_DOCUMENT EXCERPT_.

* Begin *

This assignment is due Wednesday, Dec 4 at 11PM.

Goals

Through this assignment you will:

Background

Please review the class slides and readings in the textbook on pronominal anaphora resolution (e.g. Nov 20 slides #31-35) and especially the Hobbs algorithm (Nov 20 slides 40-41; J&M, 2nd ed, p. 704-705).

Analyzing Coreference Resolution with the Hobbs Algorithm

The Hobbs algorithm takes as input a pronoun and a sequence of sentence parse trees in the context, and returns the proposed antecedent. The data file contains a list of pairs of sentences separated by blank lines. In each pair of the sentences, the second sentence has one or more pronouns to be resolved. Parse the sentences, almost all of which are drawn from the first homework assignment, using the same techniques as in HW#1 (or HW#5 if you want to handle number agreement).

For each pronoun, in each sentence pair, trace the Hobbs algorithm to identify its antecedent.

Specifically, you should:

  1. Read in your grammar.
  2. Read in the file of sentence pairs with pronouns to resolve.
  3. For each (pronoun, sentence pair) set:
    1. Parse the sentences with your grammar.
    2. Print out the pronoun and the corresponding parses.
    3. Use the Hobbs algorithm to (attempt to) resolve the pronoun in the context.
      1. identify each parse tree node corresponding to ‘X’ in the algorithm, writing out the corresponding NP or S (or SBAR) constituent.

* End *

_INSTRUCTION_.
In the Hobbs algorithm assignment, what does the algorithm return after taking a pronoun and a sequence of sentence parse trees as input?

_MATERIAL PROVIDED_.
* Begin *

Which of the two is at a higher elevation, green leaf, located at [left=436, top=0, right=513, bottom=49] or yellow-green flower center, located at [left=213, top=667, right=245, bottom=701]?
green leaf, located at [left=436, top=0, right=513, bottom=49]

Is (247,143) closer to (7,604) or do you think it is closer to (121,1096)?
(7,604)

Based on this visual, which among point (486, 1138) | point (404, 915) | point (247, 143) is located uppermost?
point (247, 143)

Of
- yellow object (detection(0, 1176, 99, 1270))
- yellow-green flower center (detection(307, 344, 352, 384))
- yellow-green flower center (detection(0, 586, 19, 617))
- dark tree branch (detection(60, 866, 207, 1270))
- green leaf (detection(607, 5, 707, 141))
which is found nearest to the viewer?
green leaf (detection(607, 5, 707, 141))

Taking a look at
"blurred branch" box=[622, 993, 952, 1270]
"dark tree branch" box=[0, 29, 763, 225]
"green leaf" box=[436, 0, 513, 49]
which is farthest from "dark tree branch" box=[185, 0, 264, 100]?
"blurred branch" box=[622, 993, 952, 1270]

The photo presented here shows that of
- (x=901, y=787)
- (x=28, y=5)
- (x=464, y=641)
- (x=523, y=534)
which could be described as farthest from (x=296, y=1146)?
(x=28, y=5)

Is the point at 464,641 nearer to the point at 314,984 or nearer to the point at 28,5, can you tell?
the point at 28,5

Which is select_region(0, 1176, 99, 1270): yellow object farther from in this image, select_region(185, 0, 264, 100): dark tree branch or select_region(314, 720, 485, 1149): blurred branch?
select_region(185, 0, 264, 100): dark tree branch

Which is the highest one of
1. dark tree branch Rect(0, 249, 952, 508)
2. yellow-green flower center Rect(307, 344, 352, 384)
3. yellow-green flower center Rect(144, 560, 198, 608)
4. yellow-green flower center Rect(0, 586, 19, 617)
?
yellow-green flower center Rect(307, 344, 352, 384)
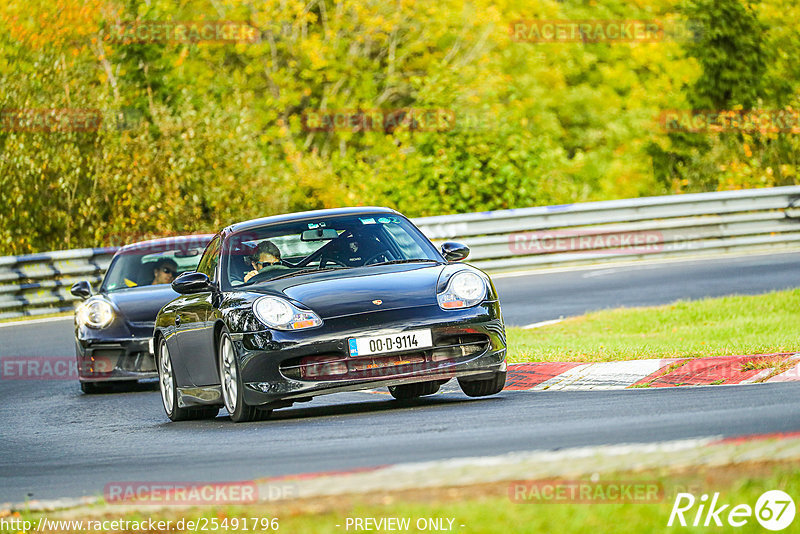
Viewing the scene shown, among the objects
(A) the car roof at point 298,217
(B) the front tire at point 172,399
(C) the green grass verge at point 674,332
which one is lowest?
(C) the green grass verge at point 674,332

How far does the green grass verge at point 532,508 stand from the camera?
14.5 ft

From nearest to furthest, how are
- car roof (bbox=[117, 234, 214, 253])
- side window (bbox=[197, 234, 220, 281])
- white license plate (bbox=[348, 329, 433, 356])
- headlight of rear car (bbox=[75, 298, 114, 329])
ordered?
white license plate (bbox=[348, 329, 433, 356]) → side window (bbox=[197, 234, 220, 281]) → headlight of rear car (bbox=[75, 298, 114, 329]) → car roof (bbox=[117, 234, 214, 253])

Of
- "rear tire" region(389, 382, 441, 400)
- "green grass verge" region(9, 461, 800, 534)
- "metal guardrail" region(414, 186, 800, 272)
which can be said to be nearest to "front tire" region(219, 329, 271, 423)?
"rear tire" region(389, 382, 441, 400)

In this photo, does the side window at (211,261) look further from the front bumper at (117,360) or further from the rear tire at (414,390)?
the front bumper at (117,360)

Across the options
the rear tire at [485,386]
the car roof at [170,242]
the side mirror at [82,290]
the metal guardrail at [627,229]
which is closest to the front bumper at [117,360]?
the side mirror at [82,290]

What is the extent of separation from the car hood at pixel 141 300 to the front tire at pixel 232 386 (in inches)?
161

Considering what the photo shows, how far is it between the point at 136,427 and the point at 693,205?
15.1 metres

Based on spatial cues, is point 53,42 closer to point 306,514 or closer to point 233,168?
point 233,168

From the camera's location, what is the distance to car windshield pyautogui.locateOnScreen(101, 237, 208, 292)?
579 inches

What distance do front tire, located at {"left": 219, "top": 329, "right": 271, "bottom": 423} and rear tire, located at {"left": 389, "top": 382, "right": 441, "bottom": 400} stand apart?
4.22 feet

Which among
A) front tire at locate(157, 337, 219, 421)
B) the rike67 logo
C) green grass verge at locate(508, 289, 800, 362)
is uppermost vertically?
the rike67 logo

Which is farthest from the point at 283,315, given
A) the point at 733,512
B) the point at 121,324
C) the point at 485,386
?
the point at 121,324

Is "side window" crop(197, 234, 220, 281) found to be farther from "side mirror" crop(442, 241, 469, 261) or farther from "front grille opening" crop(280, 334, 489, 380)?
"side mirror" crop(442, 241, 469, 261)

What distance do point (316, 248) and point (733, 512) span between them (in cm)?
600
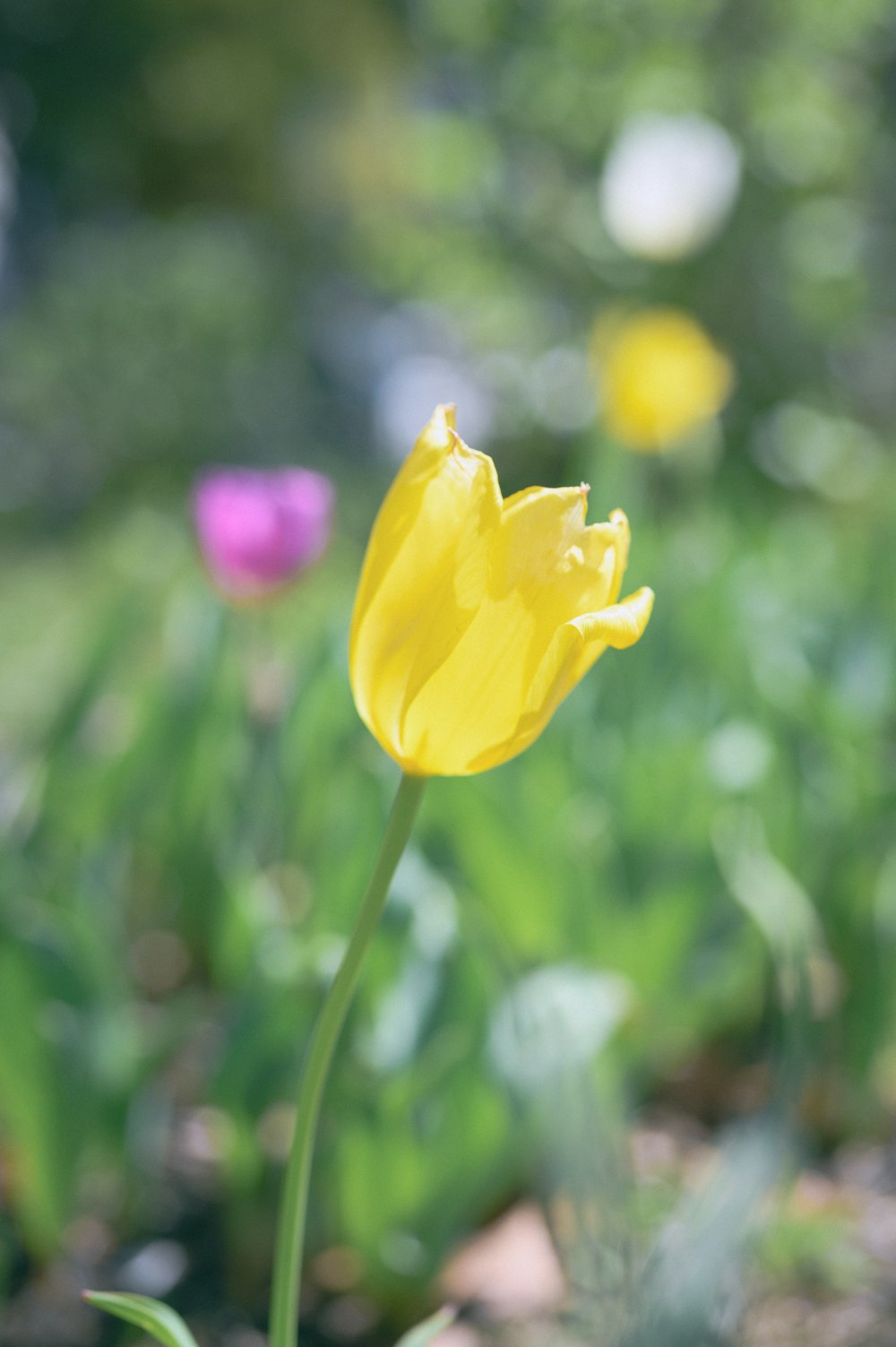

* End *

_SOLUTION TO THIS TASK_.
The proposed antecedent.